Bug 14342

Summary: [PATCH] Speed ups for regex!
Product: Base System Reporter: howardjp <howardjp>
Component: binAssignee: dcs <dcs>
Status: Closed FIXED    
Severity: Affects Only Me    
Priority: Normal    
Version: 4.0-CURRENT   
Hardware: Any   
OS: Any   
Attachments:
Description Flags
file.diff none

Description howardjp 1999-10-15 05:50:00 UTC
Regex is horribly, horribly slow.  

There is code in lib/libc/regex/engine.c to handle searching for
a known constant string which has to be present in any matches. 
This is meant to cut down the number of strings regexec() actually
has to search.  However, it uses a simple search to find it and 
it takes forever.

I replaced it with a Boyer-Moore search.  I stole the code from
4.4BSD's egrep.  I have trimed it down as much as I can and it 
roughly halves the speed of calls to regexec on mis-matches.

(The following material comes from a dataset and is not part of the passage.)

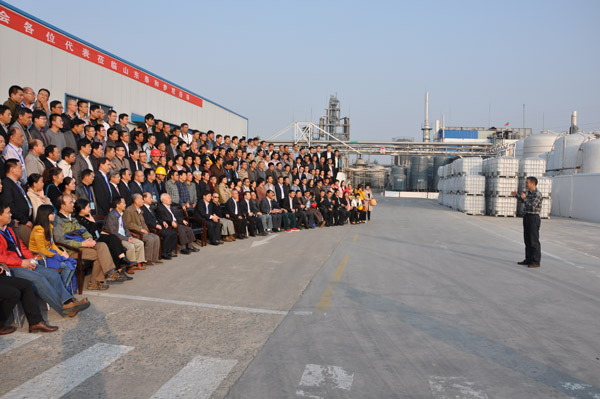 参观水处理企业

Apply the patch below to lib/libc/regex to get add the new code.

How-To-Repeat: 
N/A
Comment 1 cpiazza freebsd_committer freebsd_triage 2000-06-05 01:00:22 UTC
Responsible Changed
From-To: freebsd-bugs->dcs

dcs is working on this
Comment 2 dcs 2000-06-05 01:27:49 UTC
I can see a number of bugs with the patch. Cmap isn't properly
initialized, there is a reference to a "string" not mentioned elsewhere,
there is a reference to altlen[N], altpat[N] but only altlen[0] and
altpat[0] are actually used. The code compares must to cmap at regexec()
time, when they are both defined at regcomp() and not changed after
that! In other words... you trimmed too much. :-)

On the more problematic side, this imposes a limit on the size of both
text and pattern, something which the present code has not.

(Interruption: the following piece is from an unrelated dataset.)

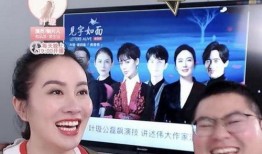 内地娱乐圈八卦爆料,明星背后的惊人真相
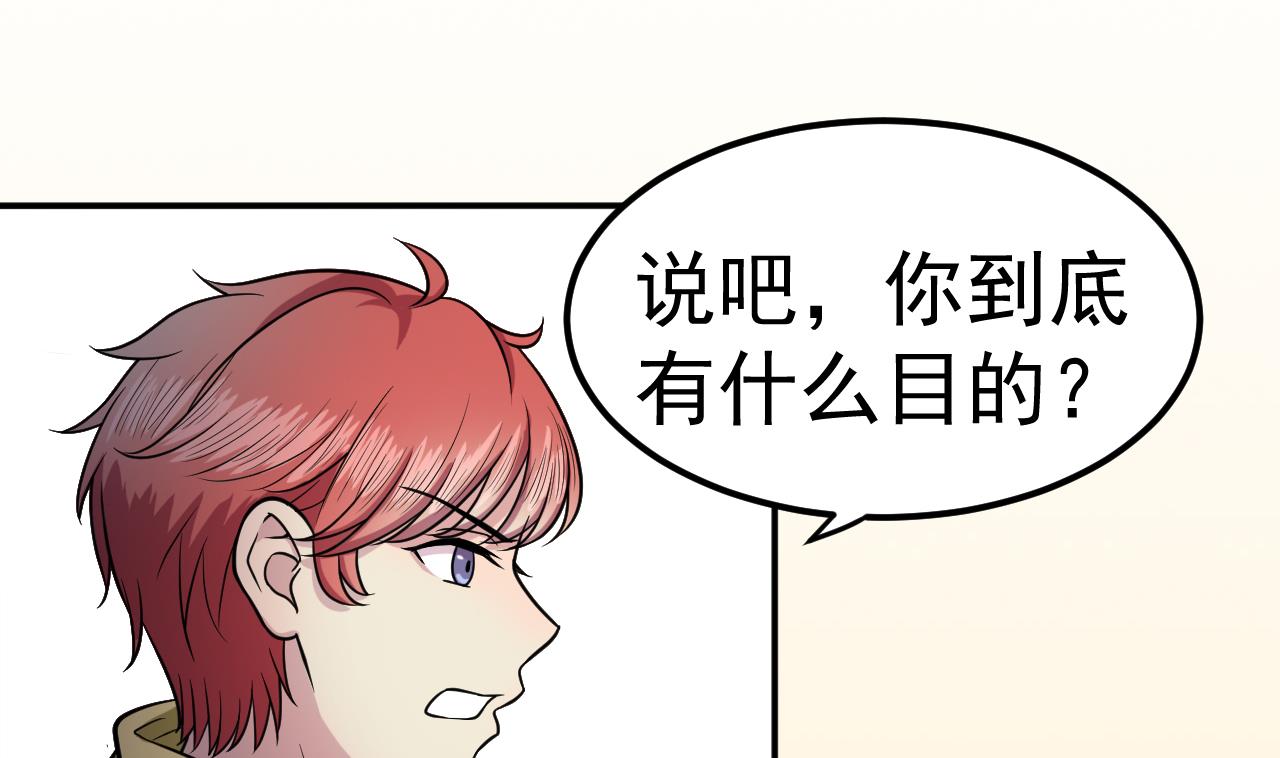 《异界代理人2镇妖夺魂》第23话 死士 第4页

Finally, this is not, strictly speaking, the Boyer-Moore algorithm. It
only checks the last character of the must pattern, and, obviously
doesn't even have a provision for match jumps. And it must be pointed
out that the Boyer-Moore algorithm is much worse than the
straight-forward algorithm for patterns <= 3 characters in length.

-- 
Daniel C. Sobral			(8-DCS)

dcs@newsguy.com
dcs@freebsd.org
capo@yet.another.bsdconspiracy.org

	Hmmm - I have to go check this. My reality assumptions are shattered.
Comment 3 dcs freebsd_committer freebsd_triage 2000-06-29 05:42:24 UTC
State Changed
From-To: open->closed

A Boyer-Moore algorithm was added. Thanks.